EXTRACT TO READ:
((

The data.frame represents a run-length-encoding of the cumulative sum of depth for all price levels and consists of the following attributes:
Attribute | Meaning |
---|---|
timestamp | Time at which volume was added or removed. |
price | Order book price level. |
volume | Amount of remaining volume at this price level. |
side | The side of the price level: bid or ask. |
The depth.summary data.frame contains various summary statistics describing the state of the order book after every limit order event. The metrics are intended to quantify the shape of the order book through time.
Attribute | Meaning |
---|---|
timestamp | Local timestamp corresponding to events. |
best.bid.price | Best bid price. |
best.bid.vol | Amount of volume available at the best bid. |
bid.vol25:500bps | The amount of volume available for 20 25bps percentiles below the best bid. |
best.ask.price | The best ask price. |
best.ask.vol | Amount of volume available at the best ask. |
ask.vol25:500bps | The amount of volume available for 20 25bps percentiles above the best ask. |
The package provides a number of functions for the visualisation of limit order events and order book liquidity. The visualisations all make use of the ggplot2 plotting system.
The purpose of the cumulative volume graph is to quickly identify the shape of the limit order book for the given point in time. The “shape” is defined as the cumulative volume available at each price level, starting at the best bid/ask.
Using this shape, it is possible to visually summarise order book imbalance and market depth.
# get a limit order book for a specific point in time, limited to +- 150bps
# above/below best bid/ask price.

))

ACTION ITEM:
Answer these questions from the order book text above:
1. Which plotting system do the package's visualisations use?
2. In the depth.summary data.frame, what does best.ask.vol record?
3. How does the text define the "shape" of the limit order book?

DATASET SECTION:
((

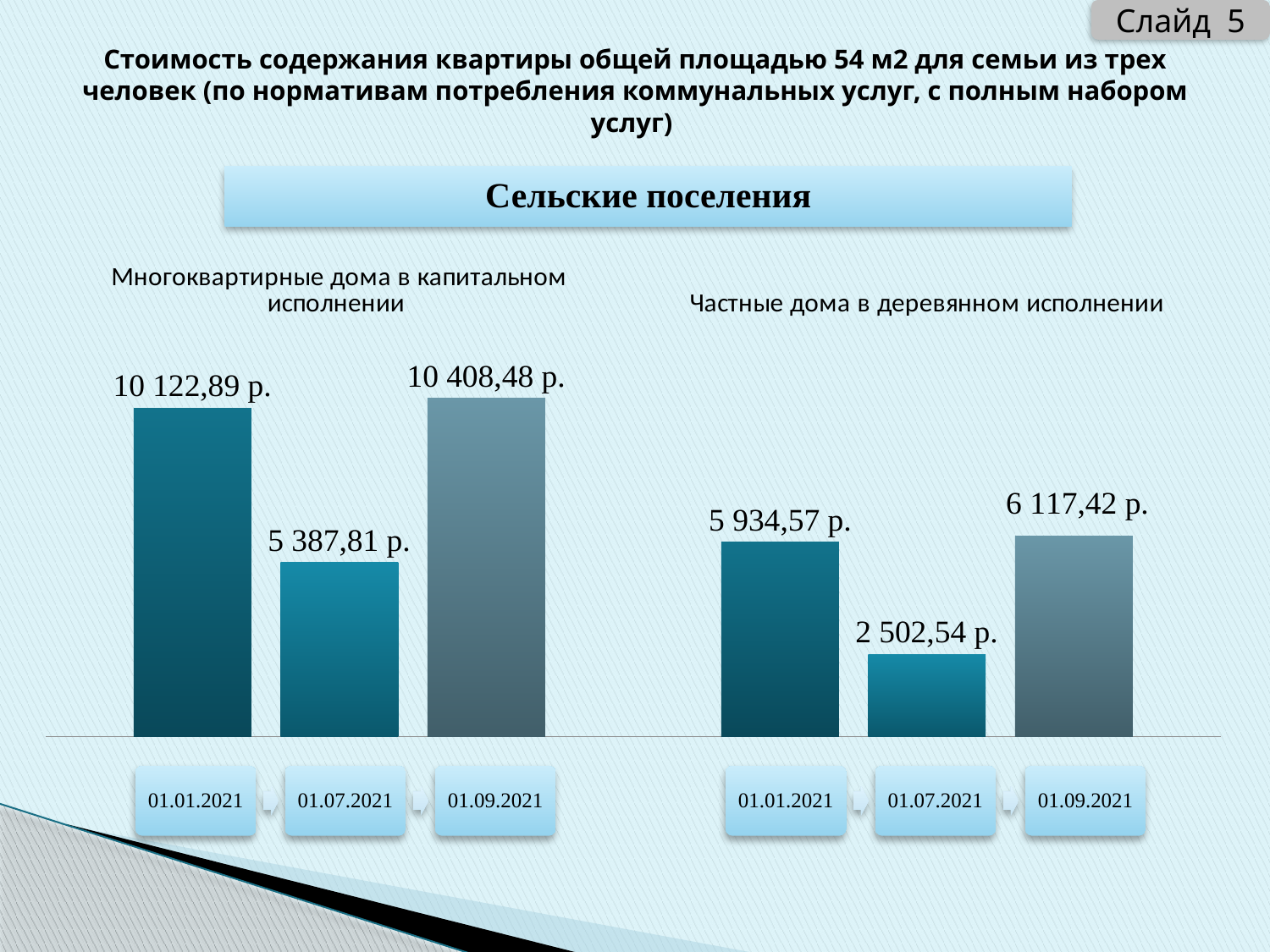
In the chart 'Многоквартирные дома в капитальном исполнении', which date has the highest value? 01.09.2021 In the chart 'Частные дома в деревянном исполнении', what is the difference between the values for 01.01.2021 and 01.07.2021? 3 432,03 р. In the chart 'Частные дома в деревянном исполнении', what is the value for 01.07.2021? 2 502,54 р. In the chart 'Частные дома в деревянном исполнении', what is the value for 01.09.2021? 6 117,42 р. How many bars are in the chart 'Многоквартирные дома в капитальном исполнении'? 3 In the chart 'Многоквартирные дома в капитальном исполнении', what is the value for 01.07.2021? 5 387,81 р. What kind of chart is 'Частные дома в деревянном исполнении'? Bar chart In the chart 'Частные дома в деревянном исполнении', which date has the lowest value? 01.07.2021 What is the heading shown in the blue box above the two charts? Сельские поселения In the chart 'Многоквартирные дома в капитальном исполнении', what is the difference between the values for 01.09.2021 and 01.01.2021? 285,59 р. In the chart 'Многоквартирные дома в капитальном исполнении', what is the value for 01.01.2021? 10 122,89 р. In the chart 'Частные дома в деревянном исполнении', which is larger: the value for 01.01.2021 or for 01.09.2021? 01.09.2021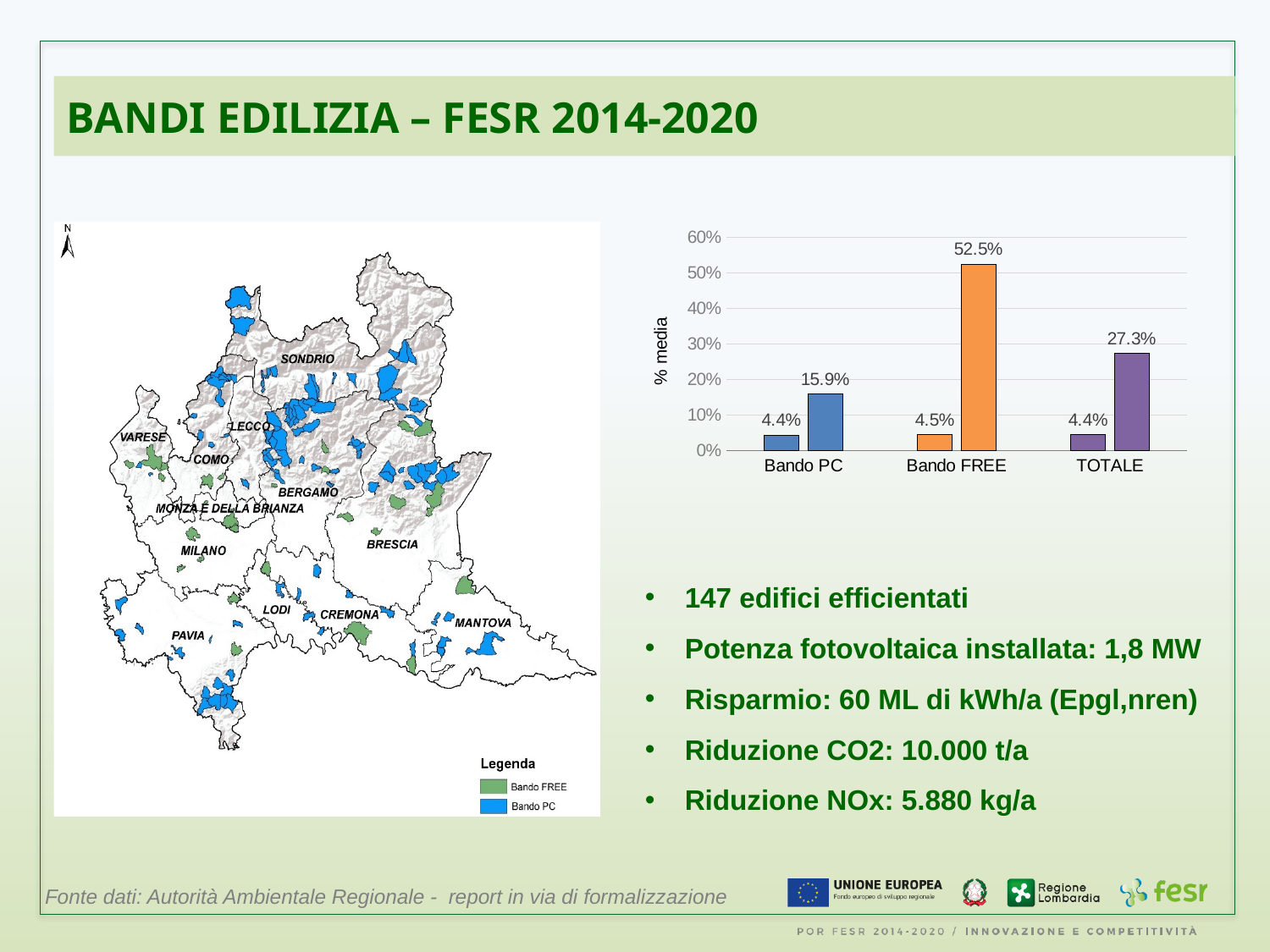
In the bar chart, what is the difference between the taller bars of Bando FREE and TOTALE? 25.2% What type of chart is shown on the right side of the slide? bar chart In the bar chart, what is the value of the taller (right-hand) bar for TOTALE? 27.3% In the bar chart, what is the value of the shorter (left-hand) bar for TOTALE? 4.4% In the bar chart, what is the value of the shorter (left-hand) bar for Bando FREE? 4.5% How many categories are shown on the x axis of the bar chart? 3 In the bar chart, what is the difference between the two bars for Bando FREE? 48.0% What is the label of the vertical axis of the bar chart? % media In the bar chart, what is the value of the taller (right-hand) bar for Bando PC? 15.9% In the bar chart, is the taller bar for Bando PC larger or smaller than the taller bar for TOTALE? smaller In the bar chart, what is the value of the taller (right-hand) bar for Bando FREE? 52.5% Which category has the highest bar in the bar chart? Bando FREE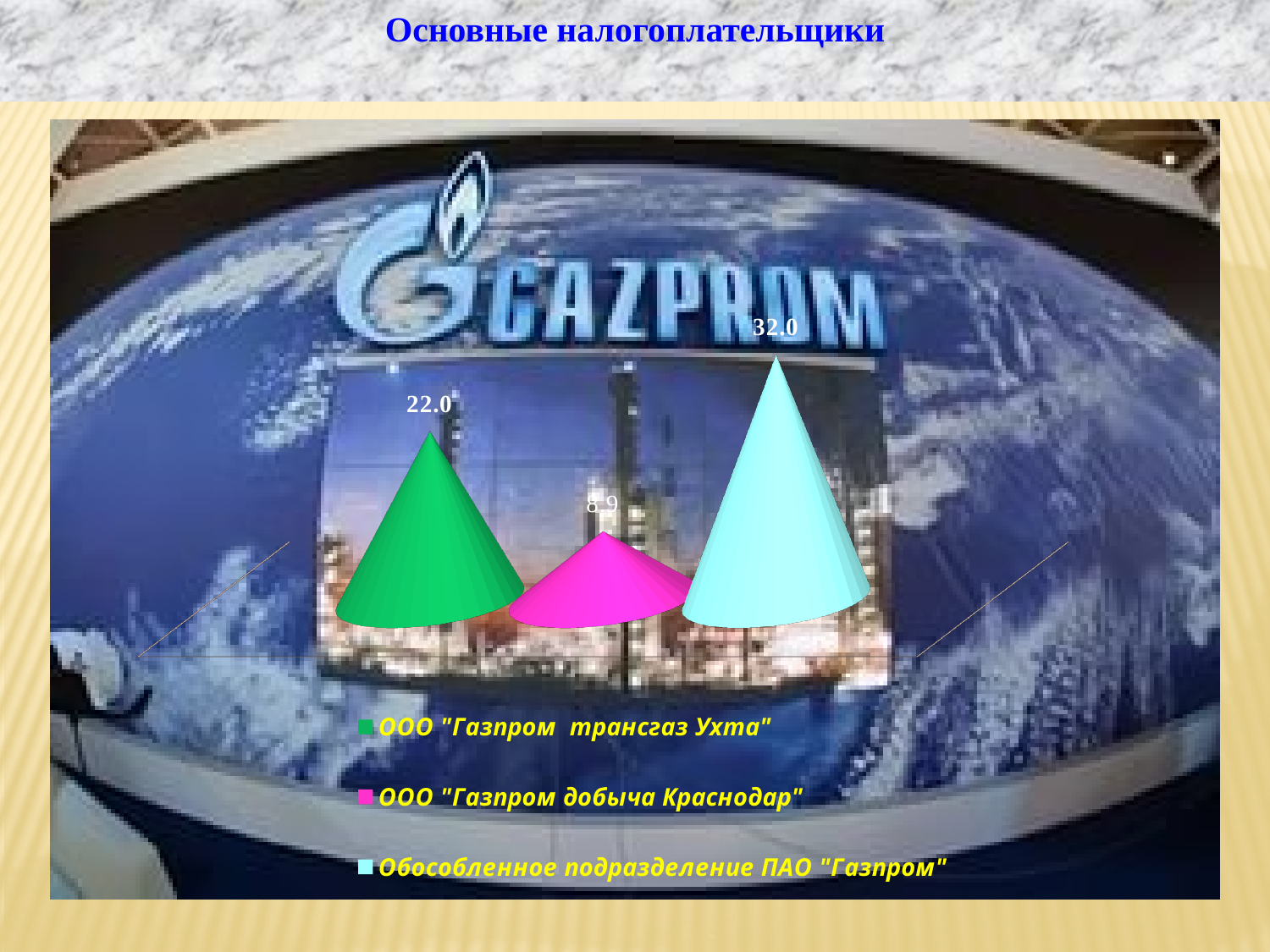
What is the difference between the values for ООО "Газпром трансгаз Ухта" and ООО "Газпром добыча Краснодар"? 13.1 What is the value for ООО "Газпром трансгаз Ухта"? 22.0 How many cones are plotted on the chart? 3 What is the value for Обособленное подразделение ПАО "Газпром"? 32.0 What colour represents ООО "Газпром добыча Краснодар" in the legend? Pink Which is larger, the value for ООО "Газпром трансгаз Ухта" or for ООО "Газпром добыча Краснодар"? ООО "Газпром трансгаз Ухта" What is the value for ООО "Газпром добыча Краснодар"? 8.9 What is the difference between the values for Обособленное подразделение ПАО "Газпром" and ООО "Газпром трансгаз Ухта"? 10.0 Which taxpayer has the highest value? Обособленное подразделение ПАО "Газпром" Which taxpayer has the lowest value? ООО "Газпром добыча Краснодар" How many series does the legend list? 3 What is the title of the slide? Основные налогоплательщики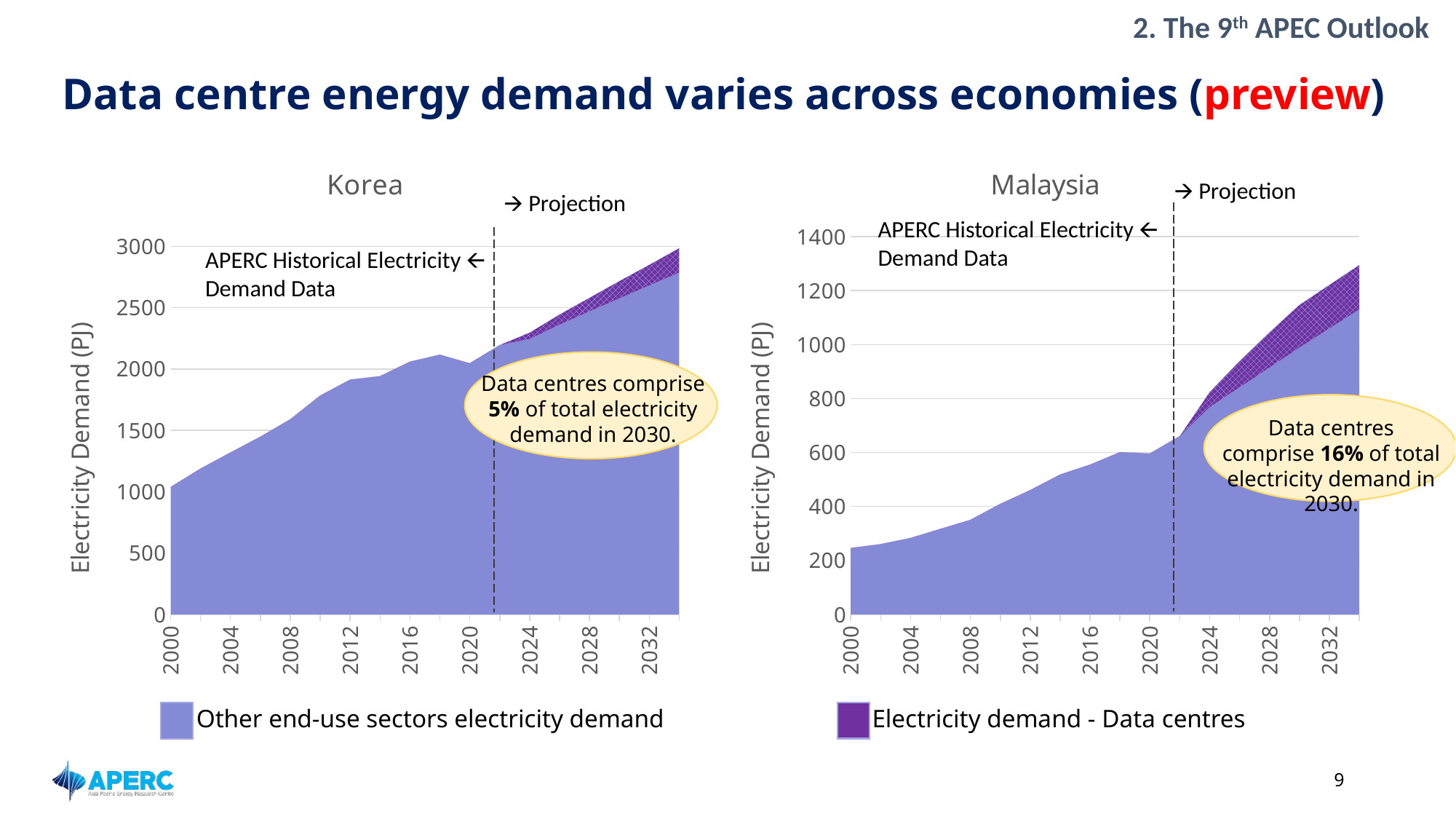
In the Korea chart, is the total electricity demand in 2000 greater or less than 1500? less In the Malaysia chart, what share of total electricity demand do data centres comprise in 2030? 16% In the Korea chart, what share of total electricity demand do data centres comprise in 2030? 5% In the Korea chart, which year has the larger total electricity demand, 2000 or 2032? 2032 What is the y-axis label on the Malaysia chart? Electricity Demand (PJ) In the Korea chart, is the total electricity demand in 2032 greater or less than 2500? greater What are the two series named in the legend? Other end-use sectors electricity demand; Electricity demand - Data centres In the Malaysia chart, is the total electricity demand in 2000 greater or less than 400? less In the Malaysia chart, does total electricity demand rise or fall from 2000 to 2032? rise How many series does the legend list for the charts? 2 What kind of chart is the Korea chart? Stacked area chart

))

ANSWER SPACE:
1. The ggplot2 plotting system.
2. The amount of volume available at the best ask.
3. As the cumulative volume available at each price level, starting at the best bid/ask.